Zoom in on the sign with four fonts which includes the following.

Caffetteria

http://maps.google.com/?ie=UTF8&ll=43.7 ... 0639533732

Zoom in on the following.

Florence’s Secret

This seems to be more effective.

William Overington

17 November 2008

Re: Fonts in use in Florence

Posted: Mon Nov 17, 2008 2:08 pm
by Dick Pape
Besides the fonts what's interesting to me is that every face in the crowds has been individually blurred... hope they do it mechanically...

Re: Fonts in use in Florence

Posted: Mon Nov 17, 2008 3:07 pm
by William
Dick Pape wrote:Besides the fonts what's interesting to me is that every face in the crowds has been individually blurred... hope they do it mechanically...
Well, the face on a poster in the following link looks blurred.

http://maps.google.com/?ie=UTF8&layer=c ... 17166&z=16

Yet the face on a copy of the same poster just down the road does not look blurred!

http://maps.google.com/?ie=UTF8&layer=c ... 17166&z=16

William Overington

17 November 2008

Re: Fonts in use in Florence

Posted: Mon Dec 01, 2008 7:35 am
by William
Off-topic note, yet related to this thread - hopefully some readers will find this post of interest.

Yesterday evening I saw a television programme on the United Kingdom television channel BBC4. Some BBC programmes are later broadcast on television channels around the world.
Travels with Vasari

Part one of two.
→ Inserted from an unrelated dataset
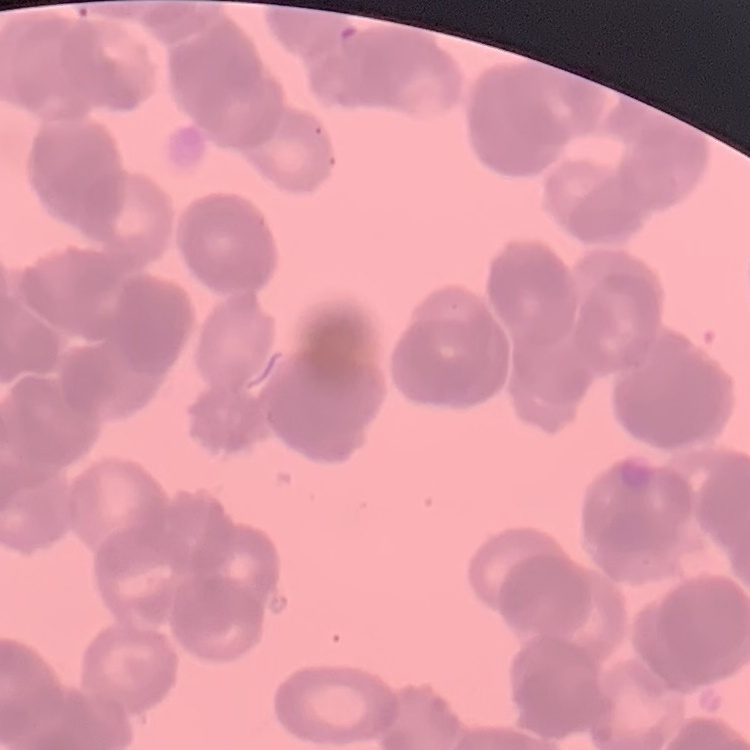
The erythrocytes exhibit rouleaux formation. Stained with either Field's or Giemsa. Thin blood smear. Square crop of a larger photomicrograph.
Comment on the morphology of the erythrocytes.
Historian Andrew Graham-Dixon explores the art of Italy, asking why the country has created some of the best-loved works of art the world has ever seen. He begins his journey in the town of Arezzo, Tuscany, the birthplace of the world's first art critic Giorgio Vasari.
It was a repeat. On BBC4 in the United Kingdom, Part 2 is due for broadcast on Wednesday 3 December 2008 at 9:00 pm with a repeat of Part 2 on Sunday 7 December 2008 at 7:00 pm.

In Google Streetview the outside of the enclosed Vasari Corridor is displayed as it passes high in the air over the Ponte Vecchio. The outside of parts of the Vasari Corridor is also displayed clearly in Google Streetview on each side of the River Arno.

Towards the end of the television programme, we, as viewers, are taken inside part of the enclosed Vasari Corridor. This is furnished like a long thin Art Gallery with pictures of self-portraits by artists over the centuries. Amongst his skills, Vasari was an architect.

http://en.wikipedia.org/wiki/Vasari_Corridor

http://en.wikipedia.org/wiki/Vasari

This post is not about fonts, yet hopefully adds to the background of this thread.

William Overington

1 December 2008

Re: Fonts in use in Florence

Posted: Sat Dec 27, 2008 9:09 am
by William
William wrote:
Travels with Vasari

Part one of two. Historian Andrew Graham-Dixon explores the art of Italy, asking why the country has created some of the best-loved works of art the world has ever seen. He begins his journey in the town of Arezzo, Tuscany, the birthplace of the world's first art critic Giorgio Vasari.
Towards the end of the television programme, we, as viewers, are taken inside part of the enclosed Vasari Corridor. This is furnished like a long thin Art Gallery with pictures of self-portraits by artists over the centuries. Amongst his skills, Vasari was an architect.
Some readers might like to know that the programme is due to be broadcast again at 7 pm this evening, Saturday 27 December 2008, on the BBC4 television channel in the United Kingdom.

Part 2 is due for broadcast tomorrow at 7 pm on BBC4.

Each programme is for one hour.

William Overington

27 December 2008

Re: Fonts in use in Florence

Posted: Sun Dec 28, 2008 4:29 pm
by Dick Pape
Sorry, we don't get BBC4 in Dallas Texas (or BBC3, or BBC2 or BBC1 for that matter).